Альдан рывком отстранил Лесёну и, глядя колдуну прямо в глаза, прошептал, не сомневаясь, что тот прочтет его слова по губам:
– Кем бы ты ни был, убирайся из этого города!
– Как скажешь, – отозвался колдун в маске змея, и вдруг его голос расщепился на несколько совершенно разных голосов. – Но сначала послушай.
И когда он запел, Альдан понял, что все вокруг застыли, очарованные. Травник чувствовал кожей, как его касаются звуки. Он загородил собой Лесёну.
Музыка и слова замедлились, и Альдан увидел, что Лесёна качается так, будто ей тоже нестерпимо хочется присоединиться к танцующим.
Менай ударил по струнам, исторгая из гуслей дичайший поток. В нем было все: и боль, и красота, и страсть. Это было колдовство. Настоящий морок. Морок почему-то не подействовал на Альдана, хотя остальные кружились в танце. Сколько пройдет времени, прежде чем опомнятся червенцы? Что станется с людьми?
Альдан был готов вырвать у колдуна гусли, но Лесёна высвободила свою руку и прежде, чем травник успел снова ухватить ее, вышла вперед, на свободное место.
И начала двигаться. Медленно, плавно покачивая бедрами, извиваясь в такт мелодии.
Слишком распутно для этих мест.
Травник замер, не в силах отвести взор. Он не мог сдвинуться, не мог перестать смотреть.
Лесёна развернулась, подняла руки, и ее волосы распались в темные кольца. Еще один поворот, еще один взмах и дерзкое, колдовское движение.
В горле у Альдана пересохло: он ощутил, как внутри разгорается жар. Что-то очень сильное, неподвластное ему. С непреодолимой силой столкнулись два чувства: его всегда холодный, точно колодезная вода, ум и рдяная, точно солнце на излете лета, жажда. Внутри ожил зверь. С одинаковой силой ему хотелось нежно коснуться волнистых колец волос Лесёны, обнять плечо, на котором солнце уже оставило медно-палевый загар, вдохнуть душисто-хвойный запах ее волос и в то же время наброситься, задушить в объятьях, свершить с ней то, что делают парни со своими нареченными в стогах на луговом покосе.

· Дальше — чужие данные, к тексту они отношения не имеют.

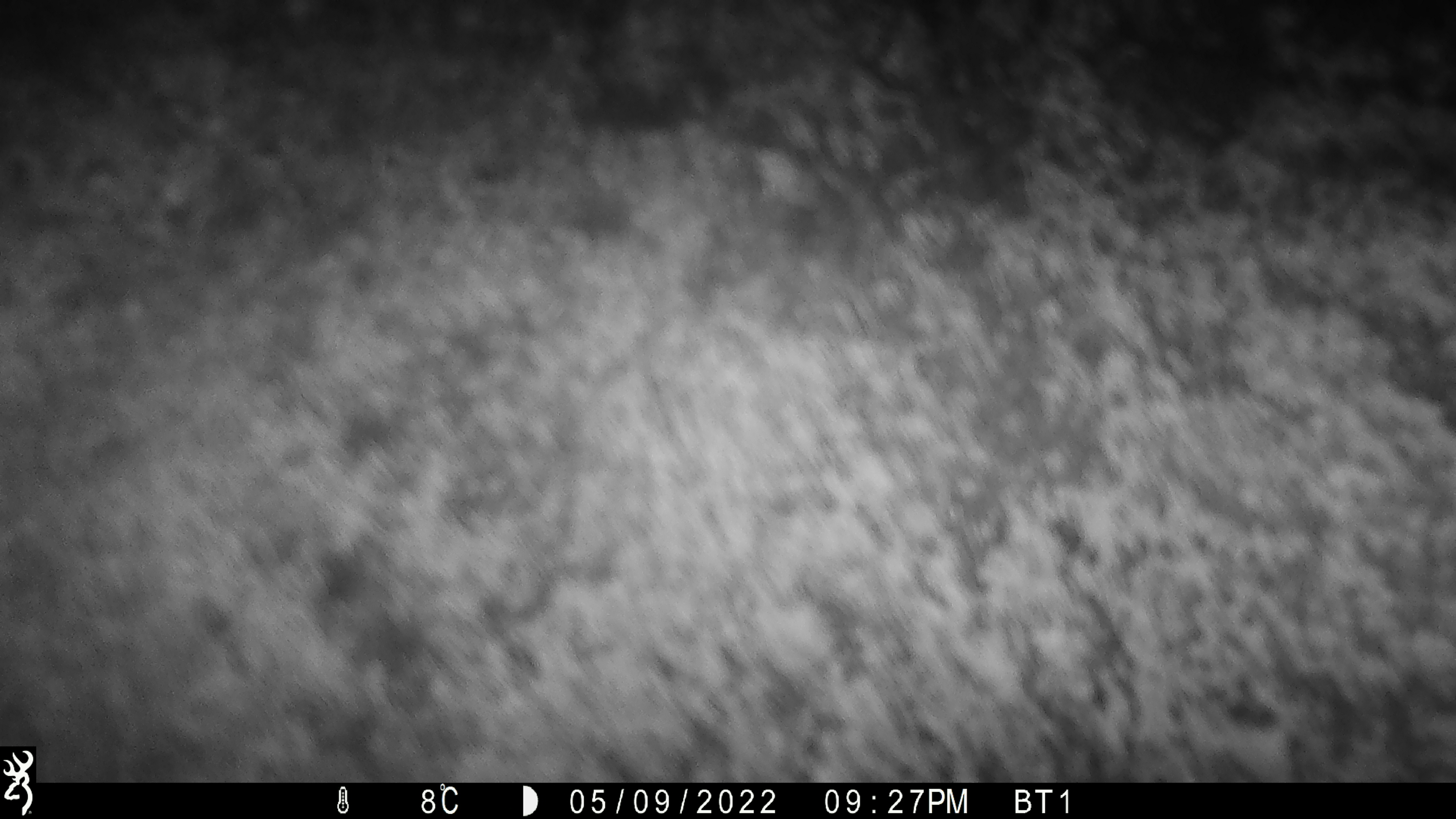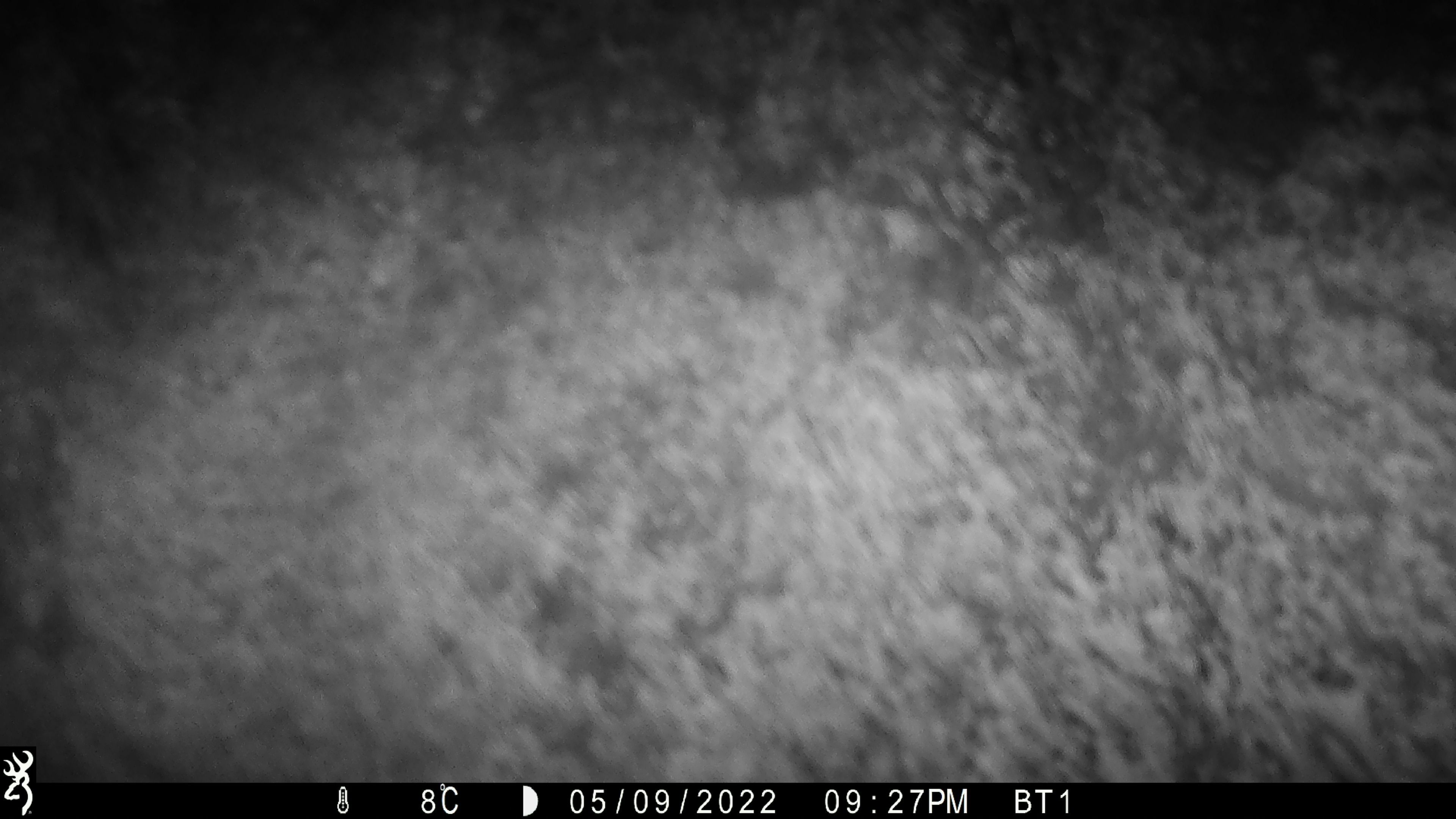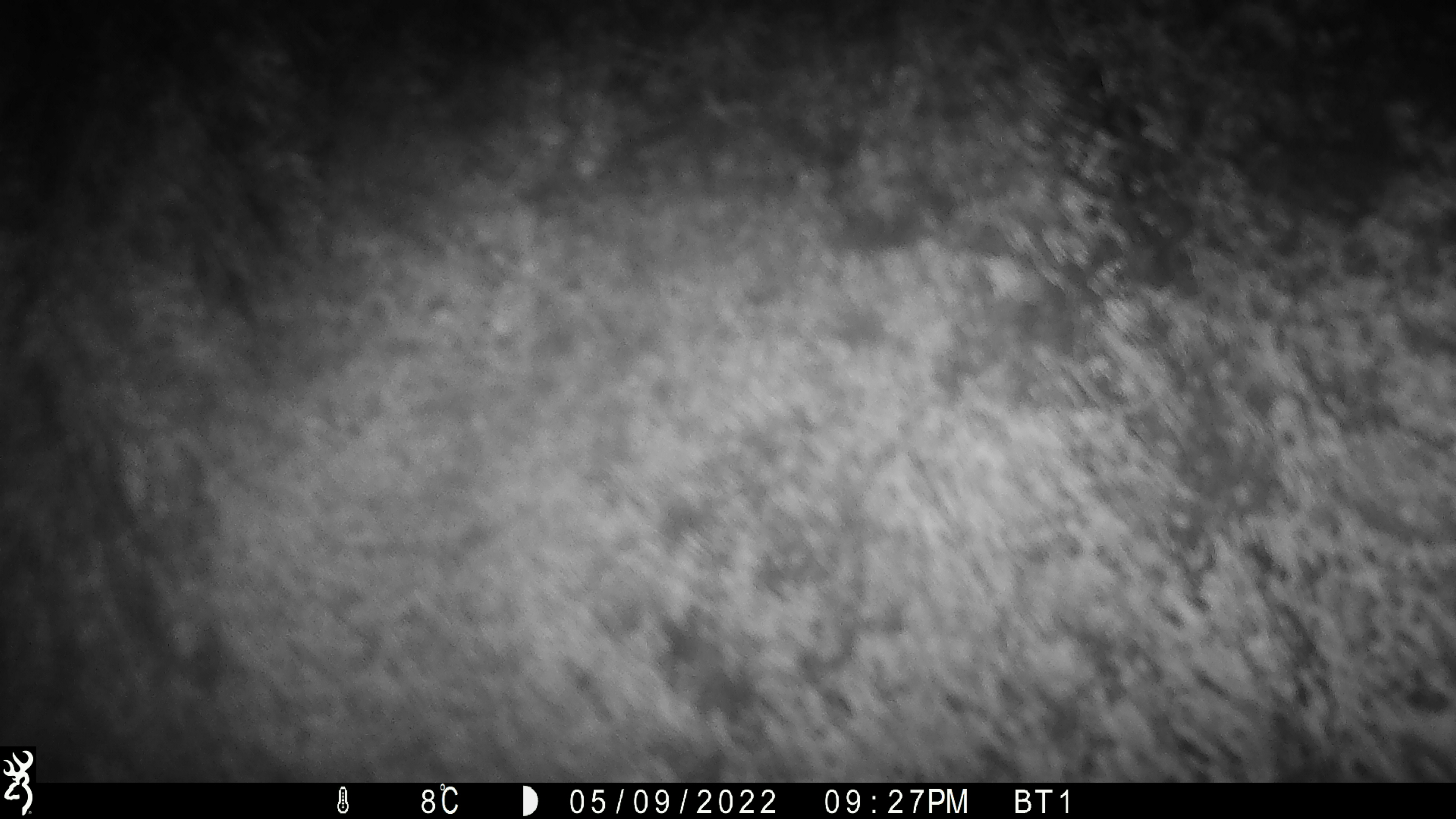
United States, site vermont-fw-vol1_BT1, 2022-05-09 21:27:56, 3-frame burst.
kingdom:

Колдунья улыбалась, закрыв глаза, и солнце золотило ее макушку. Сквозь тонкий бежевый лен прорисовывался статный абрис фигуры. То ли она смеялась над ним, то ли действительно не осознавала всей своей власти, но в тот момент, когда взгляд травника опускался на округлые части ее тела (что было почти постоянно), он попеременно попадал то в жар, то в холод.
И нежность эта, и звериная жажда поглотить ее – все это было ново, чуждо, непонятно. И самое страшное было в том, что поделать с этим ничего уже было нельзя.
Он почти слышал, как старое мельничное колесо треснуло от удара, а он сам, не глядя, нырнул в прохладную заводь. То было чувство, прежде неведомое, и оттого страшное.